## EXCERPT TO READ

--- BEGIN ---

2013: THE ONE AND ONLY IVAN by Katherine Applegate
I am Ivan. I am a gorilla. It's not as easy as it looks.
[a note on content: this piece and the novel contain discussions of animal abuse]
Katherine Applegate has had a remarkable and prolific writing career across genres. She has created seven long-term chapter book series, written standalone novels and picture books, partnered with Disney on book tie-ins to The Little Mermaid and Aladdin, and even cranked out a few Harlequin romance novels under a pseudonym, "crank out" being the only appropriate verb for writing a Harlequin novel. But her true legacy is the Animorphs series that she created under the name "K.A. Applegate"; as anyone who did not go to boy-girl parties in junior high can tell you, Animorphs is a masterpiece of twentieth-century science fiction. You may remember these books from their distinctive covers showing teen children timelapse-transforming into animals; those books were about ordinary teens JUST LIKE YOU who were granted the power to morph into animals in order to repel an alien invasion. It was an extremely cool sci-fi concept, Applegate’s ability to write about fighting and thinking inside an animal’s body was very compelling, the series had a good sense of humor and a great sense of pacing and action, and the characters were all spins on tween archetypes - Jake was the reluctant leader, Marco was the class clown, Rachel was the pretty popular girl, Tobias was the weirdo outcast, Cassie was the hippie - that readers had fun following around and seeing how they responded to these high-stakes situations.
Except the Animorphs novels were, pretty unambiguously, not about turning into a tiger and kicking butt, but really about the morality of war. When the Animorphs banded together to fight the Yeerk invasion, there were human casualties as well. And these kids agonized over the decisions they had to make and the lives they had to risk, especially when those lives weren’t their own, especially when the path to victory could mean endangering the lives of the people close to them.

--- END ---

## MATERIAL SUPPLIED
--- BEGIN ---

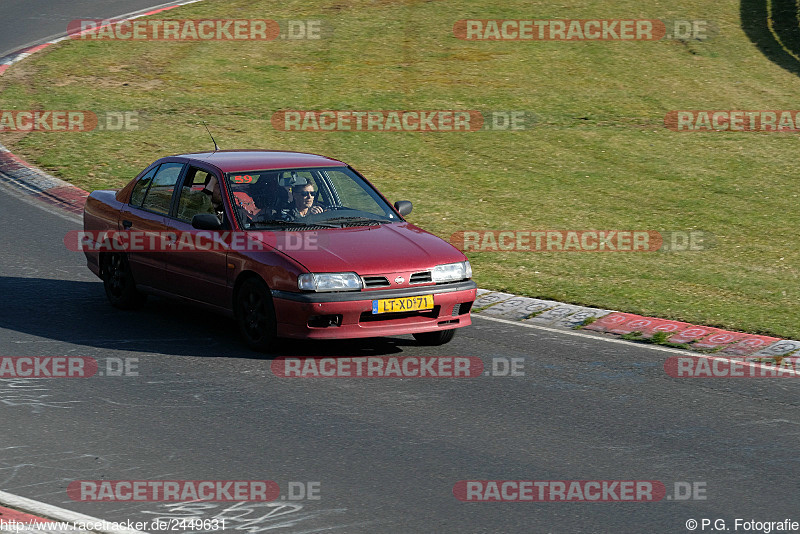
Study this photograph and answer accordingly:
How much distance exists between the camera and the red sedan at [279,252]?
8.82m

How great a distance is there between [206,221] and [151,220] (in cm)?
127

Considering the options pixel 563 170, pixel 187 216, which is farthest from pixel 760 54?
pixel 187 216

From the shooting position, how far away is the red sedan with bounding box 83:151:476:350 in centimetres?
882

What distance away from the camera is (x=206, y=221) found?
31.0ft

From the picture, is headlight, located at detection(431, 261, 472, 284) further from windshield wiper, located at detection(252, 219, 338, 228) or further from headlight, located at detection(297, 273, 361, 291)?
windshield wiper, located at detection(252, 219, 338, 228)

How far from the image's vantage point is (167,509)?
588cm

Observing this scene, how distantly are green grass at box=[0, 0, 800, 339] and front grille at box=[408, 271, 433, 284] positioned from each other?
9.19ft

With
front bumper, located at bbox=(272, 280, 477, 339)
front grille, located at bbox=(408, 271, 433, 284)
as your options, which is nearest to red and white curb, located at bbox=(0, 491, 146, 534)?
Result: front bumper, located at bbox=(272, 280, 477, 339)

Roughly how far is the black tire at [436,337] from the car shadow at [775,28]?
19944mm

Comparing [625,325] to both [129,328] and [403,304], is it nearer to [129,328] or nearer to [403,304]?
[403,304]

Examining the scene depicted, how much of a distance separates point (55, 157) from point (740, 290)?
37.8ft

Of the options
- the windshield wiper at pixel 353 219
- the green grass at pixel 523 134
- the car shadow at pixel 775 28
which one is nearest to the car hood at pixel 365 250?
the windshield wiper at pixel 353 219

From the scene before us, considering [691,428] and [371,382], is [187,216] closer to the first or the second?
[371,382]

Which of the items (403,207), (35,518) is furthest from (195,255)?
(35,518)
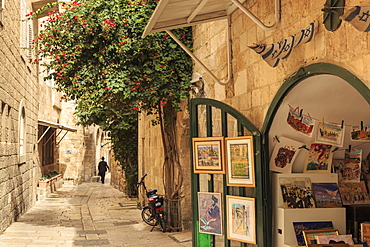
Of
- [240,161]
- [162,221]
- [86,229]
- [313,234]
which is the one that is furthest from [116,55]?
[313,234]

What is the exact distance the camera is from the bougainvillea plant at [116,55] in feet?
27.4

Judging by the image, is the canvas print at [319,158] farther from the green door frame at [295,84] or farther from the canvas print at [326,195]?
the green door frame at [295,84]

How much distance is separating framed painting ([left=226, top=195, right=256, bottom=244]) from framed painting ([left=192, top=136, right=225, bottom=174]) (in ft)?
1.11

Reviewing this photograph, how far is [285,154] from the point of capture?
14.7ft

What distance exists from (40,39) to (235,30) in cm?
515

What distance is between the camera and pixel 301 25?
12.6ft

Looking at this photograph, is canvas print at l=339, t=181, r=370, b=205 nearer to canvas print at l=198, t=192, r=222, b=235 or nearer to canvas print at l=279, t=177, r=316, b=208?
canvas print at l=279, t=177, r=316, b=208

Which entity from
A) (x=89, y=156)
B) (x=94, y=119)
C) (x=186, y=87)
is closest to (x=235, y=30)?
(x=186, y=87)

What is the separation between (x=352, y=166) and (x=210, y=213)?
1451mm

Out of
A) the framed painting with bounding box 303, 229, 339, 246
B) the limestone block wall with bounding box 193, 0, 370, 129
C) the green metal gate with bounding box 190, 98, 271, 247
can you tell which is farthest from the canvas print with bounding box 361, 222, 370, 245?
the limestone block wall with bounding box 193, 0, 370, 129

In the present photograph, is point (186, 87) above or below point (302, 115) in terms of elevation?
above

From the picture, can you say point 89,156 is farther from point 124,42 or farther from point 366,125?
point 366,125

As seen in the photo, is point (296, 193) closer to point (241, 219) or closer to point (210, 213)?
point (241, 219)

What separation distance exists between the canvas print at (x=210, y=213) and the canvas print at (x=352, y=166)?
1.22m
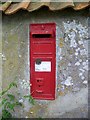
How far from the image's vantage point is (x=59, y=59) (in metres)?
5.06

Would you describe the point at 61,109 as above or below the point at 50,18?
below

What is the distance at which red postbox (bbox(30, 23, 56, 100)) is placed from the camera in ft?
16.5

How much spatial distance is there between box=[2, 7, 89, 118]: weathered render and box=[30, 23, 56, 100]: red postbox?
0.07 m

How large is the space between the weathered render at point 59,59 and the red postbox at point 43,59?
0.23ft

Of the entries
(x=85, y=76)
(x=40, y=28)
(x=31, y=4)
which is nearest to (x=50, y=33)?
(x=40, y=28)

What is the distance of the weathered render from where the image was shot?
16.4 ft

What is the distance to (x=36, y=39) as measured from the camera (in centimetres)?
508

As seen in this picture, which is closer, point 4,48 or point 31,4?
point 31,4

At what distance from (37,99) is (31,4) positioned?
1578mm

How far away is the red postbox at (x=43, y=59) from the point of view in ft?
16.5

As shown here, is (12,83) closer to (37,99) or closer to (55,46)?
(37,99)

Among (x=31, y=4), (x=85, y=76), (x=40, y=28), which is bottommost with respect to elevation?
(x=85, y=76)

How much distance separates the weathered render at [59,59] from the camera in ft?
16.4

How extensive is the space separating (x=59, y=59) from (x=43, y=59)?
26 cm
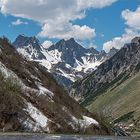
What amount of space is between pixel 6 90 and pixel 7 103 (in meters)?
7.17

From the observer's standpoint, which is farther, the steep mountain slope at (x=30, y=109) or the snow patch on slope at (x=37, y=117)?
the snow patch on slope at (x=37, y=117)

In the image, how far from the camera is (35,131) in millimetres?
162875

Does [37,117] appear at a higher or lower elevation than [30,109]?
lower

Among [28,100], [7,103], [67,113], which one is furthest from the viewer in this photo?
[67,113]

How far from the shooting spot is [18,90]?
178 metres

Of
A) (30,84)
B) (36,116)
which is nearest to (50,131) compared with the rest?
(36,116)

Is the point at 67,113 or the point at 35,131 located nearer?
the point at 35,131

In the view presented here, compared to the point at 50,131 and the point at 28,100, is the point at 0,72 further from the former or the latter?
the point at 50,131

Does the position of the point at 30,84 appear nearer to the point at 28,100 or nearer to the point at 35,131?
the point at 28,100

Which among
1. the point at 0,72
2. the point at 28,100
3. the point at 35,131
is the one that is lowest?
the point at 35,131

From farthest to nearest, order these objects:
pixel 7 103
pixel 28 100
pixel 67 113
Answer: pixel 67 113 < pixel 28 100 < pixel 7 103

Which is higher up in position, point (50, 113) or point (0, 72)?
point (0, 72)

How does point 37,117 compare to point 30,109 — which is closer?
point 37,117

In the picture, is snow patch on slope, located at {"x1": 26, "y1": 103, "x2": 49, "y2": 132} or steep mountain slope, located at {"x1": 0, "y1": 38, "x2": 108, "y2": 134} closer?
steep mountain slope, located at {"x1": 0, "y1": 38, "x2": 108, "y2": 134}
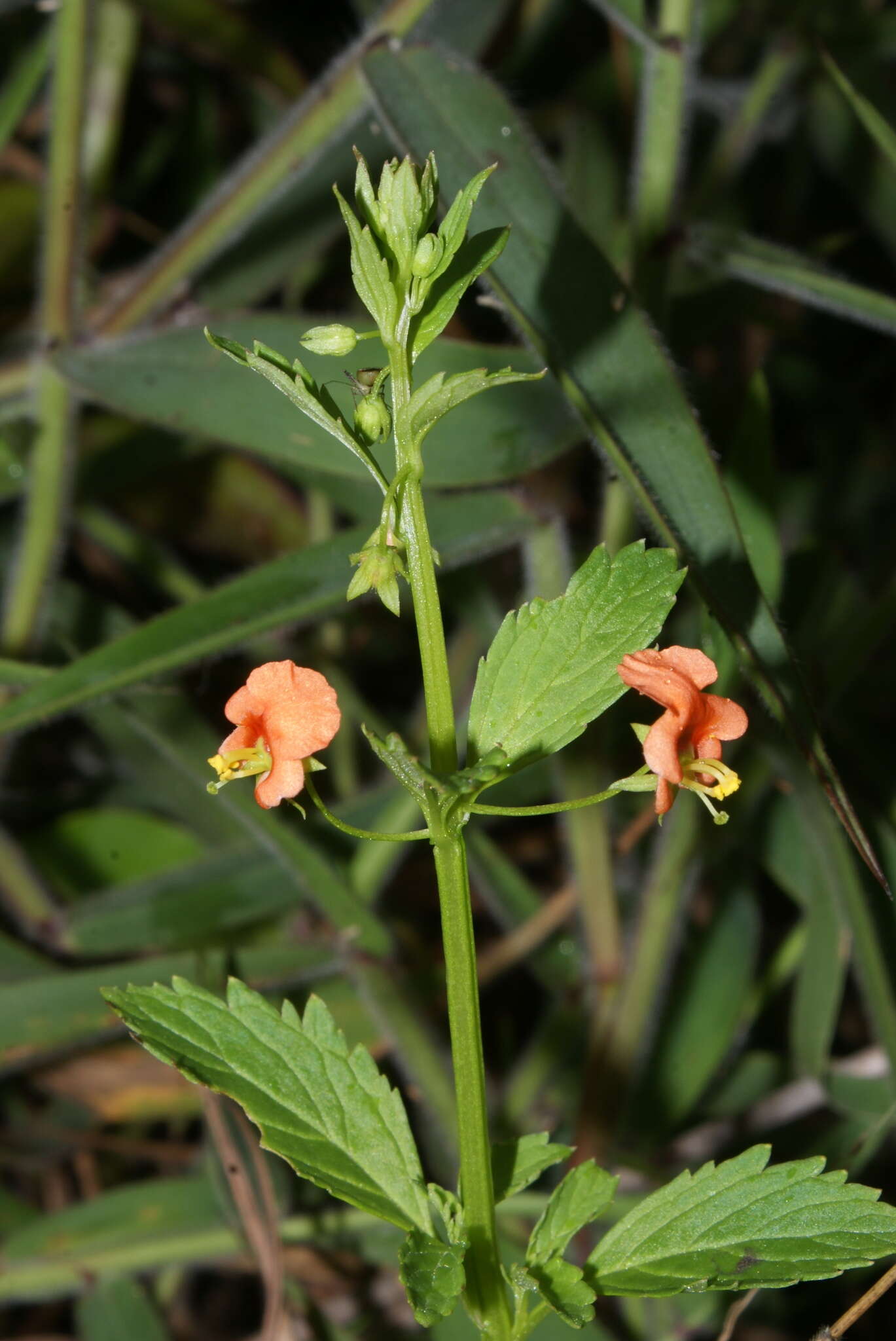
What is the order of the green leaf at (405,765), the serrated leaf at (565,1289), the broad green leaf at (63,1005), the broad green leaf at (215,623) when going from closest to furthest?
the green leaf at (405,765) < the serrated leaf at (565,1289) < the broad green leaf at (215,623) < the broad green leaf at (63,1005)

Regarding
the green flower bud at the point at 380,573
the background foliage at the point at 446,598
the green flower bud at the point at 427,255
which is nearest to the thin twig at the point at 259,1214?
the background foliage at the point at 446,598

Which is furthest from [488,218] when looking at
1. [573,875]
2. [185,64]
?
[185,64]

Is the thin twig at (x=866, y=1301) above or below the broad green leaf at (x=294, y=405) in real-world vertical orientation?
below

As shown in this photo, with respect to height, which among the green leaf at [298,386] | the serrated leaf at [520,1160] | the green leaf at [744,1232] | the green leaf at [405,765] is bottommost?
the green leaf at [744,1232]

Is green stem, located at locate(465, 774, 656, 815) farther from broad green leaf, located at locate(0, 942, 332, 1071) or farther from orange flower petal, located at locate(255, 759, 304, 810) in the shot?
broad green leaf, located at locate(0, 942, 332, 1071)

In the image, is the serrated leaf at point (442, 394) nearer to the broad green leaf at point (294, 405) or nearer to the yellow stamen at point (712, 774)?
the yellow stamen at point (712, 774)

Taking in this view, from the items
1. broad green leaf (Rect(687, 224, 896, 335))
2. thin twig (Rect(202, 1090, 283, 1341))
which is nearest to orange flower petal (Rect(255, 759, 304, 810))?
thin twig (Rect(202, 1090, 283, 1341))

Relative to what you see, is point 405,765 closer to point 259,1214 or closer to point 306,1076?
point 306,1076

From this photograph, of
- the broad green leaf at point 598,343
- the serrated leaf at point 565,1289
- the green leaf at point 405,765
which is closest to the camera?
the green leaf at point 405,765
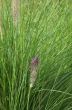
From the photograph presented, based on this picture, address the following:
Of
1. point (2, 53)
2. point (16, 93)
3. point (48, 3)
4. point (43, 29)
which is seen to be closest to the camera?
point (16, 93)

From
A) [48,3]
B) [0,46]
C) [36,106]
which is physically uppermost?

--- END ---

## SET TASKS
1 - Reproduce verbatim the part of the essay about Katherine Applegate that opens with the words containing "Except the Animorphs" and closes with "close to them.".
2 - According to the essay about Katherine Applegate, under what name did she create the Animorphs series?
3 - Extend the essay about Katherine Applegate, beginning immediately after its final sentence.

## TASK RESULTS
1 -
Except the Animorphs novels were, pretty unambiguously, not about turning into a tiger and kicking butt, but really about the morality of war. When the Animorphs banded together to fight the Yeerk invasion, there were human casualties as well. And these kids agonized over the decisions they had to make and the lives they had to risk, especially when those lives weren’t their own, especially when the path to victory could mean endangering the lives of the people close to them.

2 - She created it under the name "K.A. Applegate."

3 -
These were heavy books, and no part of it was heavier than the final book in the series: the war does kind of end, and the humans do kind of win, but the main characters all end up gutted and devastated. One of the principal characters dies in the final battle. Another is accused of war crimes during a trial at the Hague. The will they/won’t they romances fall apart in peacetime. The teens go back to their lives but are ultimately more isolated and miserable than they ever were before the war started. And in the final scene, with another invader on the horizon, they throw themselves into one last battle because it’s the only thing they know how to do and the only thing they’re any good at. It’s a miserable ending, and a lot of the fans were upset. And Applegate responded with this, and I'm including a lot of it because it's pretty stunning:
“...Animorphs was always a war story. Wars don’t end happily. Not ever. Often relationships that were central during war, dissolve during peace. Some people who were brave and fearless in war are unable to handle peace, feel disconnected and confused. Other times people in war make the move to peace very easily. Always people die in wars. And always people are left shattered by the loss of loved ones.
That’s what happens, so that’s what I wrote…Here’s what doesn’t happen in war: there are no wondrous, climactic battles that leave the good guys standing tall and the bad guys lying in the dirt. Life isn’t a World Wrestling Federation Smackdown. Even the people who win a war, who survive and come out the other side with the conviction that they have done something brave and necessary, don’t do a lot of celebrating. There’s very little chanting of ‘we’re number one’ among people who’ve personally experienced war…
I’ve spent 60 books telling a strange, fanciful war story, sometimes very seriously, sometimes more tongue-in-cheek. I’ve written a lot of action and a lot of humor and a lot of sheer nonsense. But I have also, again and again, challenged readers to think about what they were reading. To think about the right and wrong, not just the who-beat-who. And to tell you the truth I’m a little shocked that so many readers seemed to believe I’d wrap it all up with a lot of high-fiving and backslapping. Wars very often end, sad to say, just as ours did: with a nearly seamless transition to another war.
So, you don’t like the way our little fictional war came out?...You don’t like that one war simply led to another? Fine. Pretty soon you’ll all be of voting age, and of draft age. So when someone proposes a war, remember that even the most necessary wars, even the rare wars where the lines of good and evil are clear and clean, end with a lot of people dead, a lot of people crippled, and a lot of orphans, widows and grieving parents.
If you’re mad at me because that’s what you have to take away from Animorphs, too bad. I couldn’t have written it any other way and remained true to the respect I have always felt for Animorphs readers.”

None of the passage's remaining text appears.